- Using the information -
1. In the palindrome text, how many laboratory strains were tested with the P1-specific PCR?
2. Please write the next part of the palindrome text, picking up after its last sentence.

Two distinct palindromes were observed: the first (P1) was common to wPip-Tunis and wPip-Harash, but the second (P2) was only found in wPip-Harash (Fig 2). P1 and P2 had a common truncated cidB, truncated at 2,466 base pairs (bp) corresponding to an 822 amino-acid protein, referred to hereafter as cidB-TrA. In P1, the other truncated cidB (TrB) was composed of (i) the first 2,381 bp of cidB, (ii) an in-frame “insert” of 551 bp, and (iii) the last 83 bp corresponding to the reverse-complement of the overlapping cidB-TrA 3’ end, resulting in an open reading frame of 3,015 bp (1,005 amino acids). In P2, the other truncated cidB (cidB-TrC) was comprised of (i) the first 2,958 bp of cidB, (ii) an in-frame “insert” of 25 bp, and (iii) the same last 83 bp of cidB-TrA, resulting in an open reading frame of 3,066 bp (1,022 amino acids). The so-called inserts were defined by comparison with the reference genome wPip-Pel (Klasson et al. 2008). The three distinct truncated CidB proteins lacked all or part of their DUB domain (Fig 2). Truncated cidB variants identified in the wPip-JHB genome (Martinez et al. 2021) were organized as a P1 palindrome. Since P1 was found in three distinct genomes (Tunis, Harash, and JHB), we designed a P1-specific PCR (Table S4) and tested for the presence of truncated cid variants in nine laboratory strains from diverse wPip groups and geographic origins. We identified the P1 palindrome in all the tested strains (Table S1).

Figure 2. Palindromes observed in the genome long reads of the strains Tunis (wPip-I) and Harash (wPip-IV).

Figure 2.

The complete cidB described in the wPip-Pel genome is given here for comparative purposes. Two distinct palindromes P1 and P2 were found with a cidA-cidB-cidB-cidA structure, where the first two genes are sense-orientated and the following two are in opposite directions. For both palindromes, the two cidB are truncated. They share a common cidB, cidB-TrA, truncated at 2,466 base pairs (bp). cidB-TrB (found in P1) and cidB-TrC (found in P2) are chimeric open reading frames (ORFs) that contain part of the “classic” cidB (2,381 bp and 2,958 bp for cidB-TrB and cidB-TrC, respectively), an insert (551 bp and 25 bp, respectively) and part of the cidB-TrA (83 bp for both). Overall, the cidB-TrB ORF is 3,015 bp, while that of cidB-TrC is 3,066 bp.

- Material shown -
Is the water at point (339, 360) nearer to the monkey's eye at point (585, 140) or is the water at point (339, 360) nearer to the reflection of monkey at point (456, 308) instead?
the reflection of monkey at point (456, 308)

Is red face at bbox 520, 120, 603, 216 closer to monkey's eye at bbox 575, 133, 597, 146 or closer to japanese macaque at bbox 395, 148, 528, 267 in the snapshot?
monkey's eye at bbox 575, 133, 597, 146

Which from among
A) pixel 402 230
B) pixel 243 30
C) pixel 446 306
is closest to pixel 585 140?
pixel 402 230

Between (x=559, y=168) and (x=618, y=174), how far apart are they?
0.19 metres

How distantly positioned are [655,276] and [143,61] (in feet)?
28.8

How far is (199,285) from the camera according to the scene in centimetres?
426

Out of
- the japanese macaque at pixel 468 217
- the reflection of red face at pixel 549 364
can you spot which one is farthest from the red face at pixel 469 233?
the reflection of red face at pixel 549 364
* * *
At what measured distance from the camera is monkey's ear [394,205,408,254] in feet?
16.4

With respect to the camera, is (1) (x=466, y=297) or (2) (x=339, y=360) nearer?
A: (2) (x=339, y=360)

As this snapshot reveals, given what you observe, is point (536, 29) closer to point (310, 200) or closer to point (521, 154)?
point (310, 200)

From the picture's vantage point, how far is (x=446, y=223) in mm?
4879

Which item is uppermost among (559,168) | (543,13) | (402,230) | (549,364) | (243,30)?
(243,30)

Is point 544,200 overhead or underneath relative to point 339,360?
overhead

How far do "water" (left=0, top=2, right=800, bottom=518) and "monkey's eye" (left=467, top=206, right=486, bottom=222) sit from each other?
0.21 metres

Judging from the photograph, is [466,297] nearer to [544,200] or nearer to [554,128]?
...
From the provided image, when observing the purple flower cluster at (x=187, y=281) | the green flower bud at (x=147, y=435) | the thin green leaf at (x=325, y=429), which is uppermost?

- Results of the tasks -
1. Nine.

2.
To investigate the evolutionary origin of wPip palindromes, we screened publicly available Wolbachia genomes and identified a total of 468 cifA-B gene pairs, including 121 type I cid homologs. The majority contained distinct cif gene types and often several copies of a given type regardless of host taxonomy (Table S5). Of 138 screened Wolbachia strains, only the Wolbachia found in the moth Rhopobota naevana (tentatively named wNaev, (Vancaester and Blaxter 2023)) exhibited a cif palindrome (Table S5, Fig S2A). Species closely related to wPip did not display similar palindromic structures, suggesting that this structure is not ancestral to wPip-like strains. Therefore, it could have emerged within the wPip genome or been acquired through horizontal transfer from a distantly related strain. The palindrome observed in wNaev involved distantly related cifs, a type I divergent from wPip cids and a type V (Fig S2B), while the palindromes from wPip involves two cids (type I). These palindromes could result from distinct events, or one of them could have resulted from a rearrangement of the other palindrome. To address this question, we first tried to understand how P1 was formed, since it is common to all the tested wPip strains. Blasting the cidB-TrB gives a perfect hit with the first 3 kb of a non-palindromic cidB gene present in the genome of wNaev (cidB-Naev, Fig 3; pair 4, Fig S2). Interestingly, the 3’ sequence of this cidB was also found in wPip-Pel genome at positions 1,372,335 to 1,372,841 (WP_1292) (Fig 3). The complete sequence of the cidB-Naev pair 4 (type I) was thus found in wPip genomes but split into two parts. This strongly suggests a horizontal transfer of cidB-Naev (or a similar strain not yet sequenced) to an ancestral wPip before wPip diversification into wPip groups. This cidB could have been directly rearranged during its acquisition by wPip, resulting in the observed palindrome, or been transferred and later rearranged (Fig 3).

Figure 3. Evolutionary scenario for the evolution of palindromes in wPip.

Figure 3.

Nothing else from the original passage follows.